● The task
From the first line to the last, return the data exactly as written.

___

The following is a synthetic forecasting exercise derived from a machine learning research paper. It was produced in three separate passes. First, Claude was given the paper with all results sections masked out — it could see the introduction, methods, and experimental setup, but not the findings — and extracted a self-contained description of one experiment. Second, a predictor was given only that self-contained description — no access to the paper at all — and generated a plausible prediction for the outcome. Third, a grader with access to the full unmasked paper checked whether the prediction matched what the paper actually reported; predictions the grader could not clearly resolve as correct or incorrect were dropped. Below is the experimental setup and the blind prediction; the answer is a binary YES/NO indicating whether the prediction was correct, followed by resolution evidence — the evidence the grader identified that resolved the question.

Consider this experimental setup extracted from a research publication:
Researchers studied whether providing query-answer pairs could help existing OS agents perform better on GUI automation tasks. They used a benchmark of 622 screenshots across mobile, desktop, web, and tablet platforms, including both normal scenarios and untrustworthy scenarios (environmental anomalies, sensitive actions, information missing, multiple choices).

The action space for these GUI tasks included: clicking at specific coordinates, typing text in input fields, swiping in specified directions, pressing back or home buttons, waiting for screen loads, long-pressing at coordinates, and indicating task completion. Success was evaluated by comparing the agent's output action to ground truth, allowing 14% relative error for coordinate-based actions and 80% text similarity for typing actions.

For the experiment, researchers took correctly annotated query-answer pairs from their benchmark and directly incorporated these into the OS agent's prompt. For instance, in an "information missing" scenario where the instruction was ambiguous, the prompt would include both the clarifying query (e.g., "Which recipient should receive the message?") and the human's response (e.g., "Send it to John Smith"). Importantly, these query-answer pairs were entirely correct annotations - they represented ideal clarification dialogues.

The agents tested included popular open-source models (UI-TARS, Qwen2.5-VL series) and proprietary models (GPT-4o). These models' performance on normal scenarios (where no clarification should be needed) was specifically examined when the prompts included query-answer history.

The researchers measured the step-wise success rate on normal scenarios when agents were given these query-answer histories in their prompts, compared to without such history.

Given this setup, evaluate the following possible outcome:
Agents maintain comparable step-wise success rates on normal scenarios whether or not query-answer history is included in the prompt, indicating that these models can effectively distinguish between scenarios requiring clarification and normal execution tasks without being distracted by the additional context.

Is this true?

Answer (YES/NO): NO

___

● Answer for this exercise
The following is a synthetic forecasting exercise derived from a machine learning research paper. It was produced in three separate passes. First, Claude was given the paper with all results sections masked out — it could see the introduction, methods, and experimental setup, but not the findings — and extracted a self-contained description of one experiment. Second, a predictor was given only that self-contained description — no access to the paper at all — and generated a plausible prediction for the outcome. Third, a grader with access to the full unmasked paper checked whether the prediction matched what the paper actually reported; predictions the grader could not clearly resolve as correct or incorrect were dropped. Below is the experimental setup and the blind prediction; the answer is a binary YES/NO indicating whether the prediction was correct, followed by resolution evidence — the evidence the grader identified that resolved the question.

Consider this experimental setup extracted from a research publication:
Researchers studied whether providing query-answer pairs could help existing OS agents perform better on GUI automation tasks. They used a benchmark of 622 screenshots across mobile, desktop, web, and tablet platforms, including both normal scenarios and untrustworthy scenarios (environmental anomalies, sensitive actions, information missing, multiple choices).

The action space for these GUI tasks included: clicking at specific coordinates, typing text in input fields, swiping in specified directions, pressing back or home buttons, waiting for screen loads, long-pressing at coordinates, and indicating task completion. Success was evaluated by comparing the agent's output action to ground truth, allowing 14% relative error for coordinate-based actions and 80% text similarity for typing actions.

For the experiment, researchers took correctly annotated query-answer pairs from their benchmark and directly incorporated these into the OS agent's prompt. For instance, in an "information missing" scenario where the instruction was ambiguous, the prompt would include both the clarifying query (e.g., "Which recipient should receive the message?") and the human's response (e.g., "Send it to John Smith"). Importantly, these query-answer pairs were entirely correct annotations - they represented ideal clarification dialogues.

The agents tested included popular open-source models (UI-TARS, Qwen2.5-VL series) and proprietary models (GPT-4o). These models' performance on normal scenarios (where no clarification should be needed) was specifically examined when the prompts included query-answer history.

The researchers measured the step-wise success rate on normal scenarios when agents were given these query-answer histories in their prompts, compared to without such history.

Given this setup, evaluate the following possible outcome:
Agents maintain comparable step-wise success rates on normal scenarios whether or not query-answer history is included in the prompt, indicating that these models can effectively distinguish between scenarios requiring clarification and normal execution tasks without being distracted by the additional context.

Is this true?

Answer (YES/NO): NO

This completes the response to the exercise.